2026年3月27日時点のグローバルサウス:地域経済共同体の発展と貿易障壁の推移

2026年3月27日、グローバルサウスは地域経済共同体の発展と貿易障壁の複雑な推移の中で、その存在感を一層高めている。特に、日本を含む先進国との連携強化や、域内での自由貿易圏の深化が注目される一方で、地政学的リスクや保護主義の台頭が新たな課題として浮上している。

グローバルサウス全体の動向と日本の連携

グローバルサウス諸国は、2026年に入り経済的・政治的影響力を着実に拡大している。3月26日には北京で「2026年グローバルサウス金融フォーラム」が開催され、30以上の国・地域が参加し、国際的なグリーン資本の流れを牽引するコンセンサス形成から行動への移行が議論された。

日本もまた、グローバルサウス諸国との連携強化に積極的に取り組んでいる。経済産業省は、3月27日に「グローバルサウス未来志向型共創等事業費補助金」の二次公募を締め切った。これは、日本の中堅・中小企業が米中対立を背景に、グローバルサウス市場への展開を加速させる動きを後押しするものだ。

地域経済共同体の発展:ASEAN

ASEAN地域では、2026年の経済戦略策定が進められており、3月の経済大臣会合に提出される予定だ。 デジタル経済枠組み協定(DEFA)を通じたデジタル市場の発展も期待されており、地域経済の統合をさらに深める動きが見られる。
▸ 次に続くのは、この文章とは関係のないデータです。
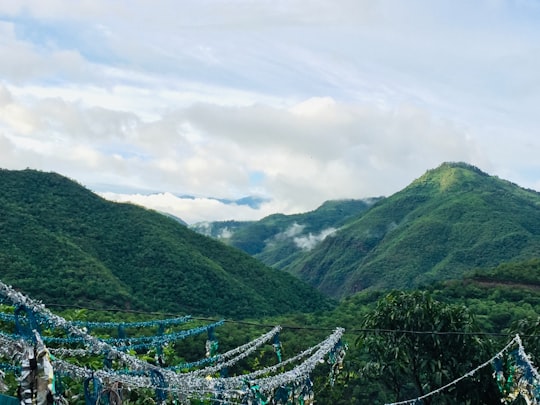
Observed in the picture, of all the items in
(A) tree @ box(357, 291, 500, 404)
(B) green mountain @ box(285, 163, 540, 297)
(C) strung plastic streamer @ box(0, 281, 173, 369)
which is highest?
(B) green mountain @ box(285, 163, 540, 297)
貿易協定の進捗も顕著だ。ASEAN-カナダFTAの交渉が進む一方、ASEAN-インド物品貿易協定(AITIGA)の改定交渉は進捗率44.8%に達している。 しかし、3月18日に発表された「ASEANビジネス・バロメーター2026」では、地場製造業の7割超が保護主義を懸念していることが明らかになり、域内における貿易障壁への警戒感が示された。

地域経済共同体の発展:アフリカ

アフリカ大陸では、アフリカ大陸自由貿易圏(AfCFTA)の進展が地域経済統合の大きな柱となっている。3月9日に開催された「AfCFTA合同セミナー」では、人口約15億人、GDP規模3兆ドルを擁するAfCFTAが、完全施行されれば3兆4,000億ドルの市場を創出する可能性が指摘された。

一方で、貿易障壁の課題も浮き彫りになっている。2月24日から25日にナイロビで開催された「東アフリカビジネス・投資サミット&エキスポ2026」では、非関税障壁が地域GDPの2~3%の損失をもたらしていると指摘された。 3月28日から4月3日にかけてタンジェで開催される「第58回アフリカ経済委員会」では、アフリカの経済発展と課題が議論される予定だ。 また、3月28日にはヤムスクロで西アフリカ諸国経済共同体(ECOWAS)が50周年を迎え、その歴史と今後の役割が祝われる。 さらに、3月23日から28日にアブジャで開催された「Africa-Caribbean Summit 2026」では、2028年までにアフリカ・カリブ海貿易を18億ドルに増加させる目標が掲げられた。

地域経済共同体の発展:ラテンアメリカ

ラテンアメリカでは、貿易協定の進展が地域経済に新たな機会をもたらしている。2026年1月9日、欧州連合(EU)はメルコスール圏との貿易協定を承認した。この協定により、自動車産業では35%の関税が撤廃され、機械工学・化学産業では12%から20%の関税が撤廃されるなど、具体的な経済的メリットが期待されている。 この動きは、米国と中国の間で独立した勢力としての欧州の強化を意味するとも評価されている。

貿易障壁の推移と地政学的リスク

グローバルサウスを取り巻く貿易障壁の動向は、地政学的リスクと密接に絡み合っている。トランプ米政権は、中南米4カ国(エルサルバドル、グアテマラ、アルゼンチン、エクアドル)と相互貿易協定の枠組みに合意し、2026年第1四半期中の協定締結を目指している。 特にグアテマラとの協定では、ニッケル、コバルト、アルミニウム、希土類金属などの相互関税がゼロになる見込みだ。

一方で、貿易関係の不透明感も存在する。3月24日に報じられた米・カナダ・メキシコ間のUSMCA見直し協議は、その行方に不透明感が漂っている。 さらに、2026年3月には中東情勢が激化し、ハメネイ師殺害やホルムズ海峡の事実上の封鎖が発生したとされる。 これにより原油価格が急騰し、世界経済に複合的な影響を与える可能性が指摘されており、グローバルサウス諸国の経済にも大きな影響を及ぼすことが懸念される。